**ACTIVITY 1**
Decide whether each statement agrees with the passage on machine learning and big data: (a) MLlib is part of the Apache Spark project; (b) Dr. Talwalkar teaches at Stanford University; (c) measuring customer activity remains limited to companies like Google and Netflix. Answer yes or no for each, and quote the deciding words from the passage.
**ACTIVITY 2**
List every scientific domain that the passage on machine learning and big data names as a source of massive datasets.
**ACTIVITY 3**
Extend the passage on machine learning and big data, starting after its final sentence.

**EXCERPTED PASSAGE**
========================================

We are undoubtedly living in the Age of Data, where data is power and currency. The massive and complex datasets being collected via the Internet and scientific domains, including genomics, astronomy, physics, and finance, hold the promise for many transformational applications, and machine learning techniques are seemingly poised to deliver on this promise. However, concerns over scalability and ease-of-use present major roadblocks to the wider adoption of these statistical methods. For instance, modern genomic sequencing technologies can rapidly generate hundreds of gigabytes of raw data for a single individual, yet the cost to analyze this data is emerging as a major obstacle in eventually achieving the goal of personalized medicine. As a second example, measuring customer activity is no longer a practice limited to pioneering companies like Google and Netflix, yet many organizations lack the statistical expertise required to make actionable decisions from their data.

Dr. Ameet Talwalkar, Assistant Professor of Computer Science at the University of California, Los Angeles, addresses scalability and ease-of-use issues like these, and aims to ultimately connect advances in machine learning back to the real problems in science and technology. Having led the initial development of MLlib, a leading distributed machine learning library that is part of the Apache Spark project, and having co-authored a graduate level textbook about machine learning called Foundations of Machine Learning, Dr. Talwalkar is fully equipped with both the knowledge and the expertise to tackle these challenges. He continues to educate researchers and practitioners through his massive open online course (MOOC) on edX as well as other sources.

========================================

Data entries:
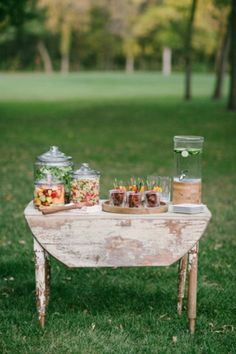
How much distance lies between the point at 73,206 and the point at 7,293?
4.25 ft

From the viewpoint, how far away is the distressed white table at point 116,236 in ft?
17.6

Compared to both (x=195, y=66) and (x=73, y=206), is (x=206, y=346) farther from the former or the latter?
(x=195, y=66)

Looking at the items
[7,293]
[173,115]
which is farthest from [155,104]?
[7,293]

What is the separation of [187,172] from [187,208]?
0.52 meters

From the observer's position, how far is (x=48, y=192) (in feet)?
18.1

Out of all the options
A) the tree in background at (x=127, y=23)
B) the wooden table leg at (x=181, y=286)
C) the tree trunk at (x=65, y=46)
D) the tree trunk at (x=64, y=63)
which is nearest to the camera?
the wooden table leg at (x=181, y=286)

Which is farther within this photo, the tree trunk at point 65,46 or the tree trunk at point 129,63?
the tree trunk at point 129,63

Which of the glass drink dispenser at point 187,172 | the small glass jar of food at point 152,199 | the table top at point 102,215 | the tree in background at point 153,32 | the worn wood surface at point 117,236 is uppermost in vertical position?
the glass drink dispenser at point 187,172

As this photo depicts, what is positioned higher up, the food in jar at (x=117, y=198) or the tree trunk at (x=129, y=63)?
the food in jar at (x=117, y=198)

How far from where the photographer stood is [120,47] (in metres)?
82.1

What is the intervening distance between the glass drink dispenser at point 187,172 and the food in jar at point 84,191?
0.57 m

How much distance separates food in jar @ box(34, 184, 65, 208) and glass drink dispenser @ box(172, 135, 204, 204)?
2.70 ft

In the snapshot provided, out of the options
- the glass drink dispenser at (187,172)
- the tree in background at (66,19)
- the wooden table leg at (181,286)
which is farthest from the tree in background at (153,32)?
the wooden table leg at (181,286)

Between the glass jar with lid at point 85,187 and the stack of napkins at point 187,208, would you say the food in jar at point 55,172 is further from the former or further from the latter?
the stack of napkins at point 187,208
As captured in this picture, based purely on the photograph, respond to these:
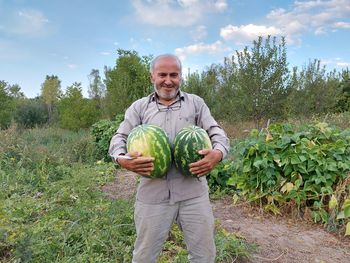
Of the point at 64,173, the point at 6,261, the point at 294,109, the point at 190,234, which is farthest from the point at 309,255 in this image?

========================================

**EXPECTED ANSWER 1**
(a) Yes: "MLlib, a leading distributed machine learning library that is part of the Apache Spark project"
(b) No: "Assistant Professor of Computer Science at the University of California, Los Angeles"
(c) No: "measuring customer activity is no longer a practice limited to pioneering companies like Google and Netflix"

**EXPECTED ANSWER 2**
genomics, astronomy, physics, finance

**EXPECTED ANSWER 3**
Current research projects include:

• Scalability: Data analyses suitable for modest-sized datasets are often entirely infeasible for the terabyte and petabyte datasets that are quickly becoming the norm. Over the past decade, Dr. Talwalkar has devised and analyzed scalable learning algorithms that leverage distributed (e.g., cloud-based) computing architectures, focusing on a variety of problems including collaborative filtering for recommender systems, estimating the uncertainty or quality of learning models, and facilitating the processing of genomic sequencing data. He often employs a divide-and-conquer strategy, whereby he builds upon existing base algorithms that have proven their value at smaller scales but executes them on subsamples of the data, thus yielding efficient approximation algorithms. Currently, he is working on scalable approximation methods for learning algorithms such as deep learning and random forests, two state-of-the-art methods for classification and regression tasks with a wide range of applications including image classification, protein function prediction and speech recognition.

• Ease-of-use: Successfully deploying data processing pipelines is currently a highly manual process, and is fraught with pitfalls for domain experts lacking strong statistical backgrounds. The process of preprocessing input data, selecting the appropriate learning model, and tuning the various knobs of these models can be an ad-hoc and a time-consuming task. To address these issues, Dr. Talwalkar is developing principled tools to autotune components of typical machine learning pipelines. The long-term vision is to build a system called MLbase that leverages these tools to automatically construct machine learning pipelines. Through abstractions, MLbase will enable end users to issue high-level queries and reason about predicted attributes, without the burden of understanding the low-level details.